The BLISTER malware [2] [3] [4], a well-known loader [2], is currently being used in conjunction with SocGholish in multiple campaigns. It serves as a second-stage loader for distributing Cobalt Strike and LockBit ransomware [2] [3]. BLISTER is integrated into a legitimate VLC Media Player library to bypass security software and infiltrate victim networks [2].


This updated version of BLISTER includes a keying feature [3], which allows for precise targeting of victim networks and reduces exposure in VM/sandbox environments [3]. Initially discovered in December 2021 [1] [3] [4], BLISTER has since been utilized to distribute Cobalt Strike and BitRAT payloads on compromised systems [3]. The authors of BLISTER consistently employ techniques to evade detection and complicate analysis [3], ensuring its effectiveness as an active loader capable of deploying various types of malware while maintaining a low profile [3]. BLISTER is actively maintained and used to load various types of malware [1] [4], including clipbankers [4], information stealers [4], trojans [4], ransomware [1] [2] [3] [4], and shellcode [4].
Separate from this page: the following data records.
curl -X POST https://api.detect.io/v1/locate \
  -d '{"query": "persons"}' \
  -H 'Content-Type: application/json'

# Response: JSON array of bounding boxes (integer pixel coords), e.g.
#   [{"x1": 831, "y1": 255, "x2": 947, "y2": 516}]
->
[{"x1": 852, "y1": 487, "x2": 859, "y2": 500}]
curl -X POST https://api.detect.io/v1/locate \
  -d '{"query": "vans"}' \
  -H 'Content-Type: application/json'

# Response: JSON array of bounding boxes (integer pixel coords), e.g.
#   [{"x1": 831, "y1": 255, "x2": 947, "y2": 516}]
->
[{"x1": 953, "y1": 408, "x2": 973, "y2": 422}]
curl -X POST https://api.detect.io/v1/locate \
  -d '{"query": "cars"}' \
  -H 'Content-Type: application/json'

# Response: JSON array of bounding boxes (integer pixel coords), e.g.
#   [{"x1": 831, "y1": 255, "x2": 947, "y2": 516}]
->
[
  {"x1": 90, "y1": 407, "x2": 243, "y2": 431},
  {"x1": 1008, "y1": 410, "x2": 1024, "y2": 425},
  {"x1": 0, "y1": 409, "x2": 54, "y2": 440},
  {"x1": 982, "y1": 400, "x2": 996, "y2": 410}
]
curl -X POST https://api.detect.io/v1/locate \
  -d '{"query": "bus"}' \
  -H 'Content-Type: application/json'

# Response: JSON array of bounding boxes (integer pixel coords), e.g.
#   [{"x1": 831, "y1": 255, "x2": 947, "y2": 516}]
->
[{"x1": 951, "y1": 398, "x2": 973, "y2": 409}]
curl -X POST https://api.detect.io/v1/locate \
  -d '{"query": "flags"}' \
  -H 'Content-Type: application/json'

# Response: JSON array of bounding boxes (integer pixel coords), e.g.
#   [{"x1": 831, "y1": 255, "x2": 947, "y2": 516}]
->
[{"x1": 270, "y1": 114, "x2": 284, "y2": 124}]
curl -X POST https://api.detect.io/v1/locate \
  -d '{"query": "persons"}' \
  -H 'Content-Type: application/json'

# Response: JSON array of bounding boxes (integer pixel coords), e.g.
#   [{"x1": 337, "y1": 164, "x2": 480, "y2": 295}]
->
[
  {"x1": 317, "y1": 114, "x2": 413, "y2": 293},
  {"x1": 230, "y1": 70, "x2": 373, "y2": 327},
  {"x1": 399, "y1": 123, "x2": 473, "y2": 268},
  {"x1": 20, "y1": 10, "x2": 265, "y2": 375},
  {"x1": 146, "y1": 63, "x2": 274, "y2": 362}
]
The presence of BLISTER malware alongside SocGholish in multiple campaigns poses significant risks to victim networks. Its integration into a legitimate VLC Media Player library allows it to bypass security software, making it difficult to detect and mitigate. The keying feature of the updated version enhances its ability to target specific networks, further increasing its potential impact. To effectively combat BLISTER and its associated threats, organizations should implement robust security measures, including regular software updates and comprehensive threat detection systems. Additionally, ongoing research and analysis are crucial to staying ahead of the evolving techniques employed by the authors of BLISTER.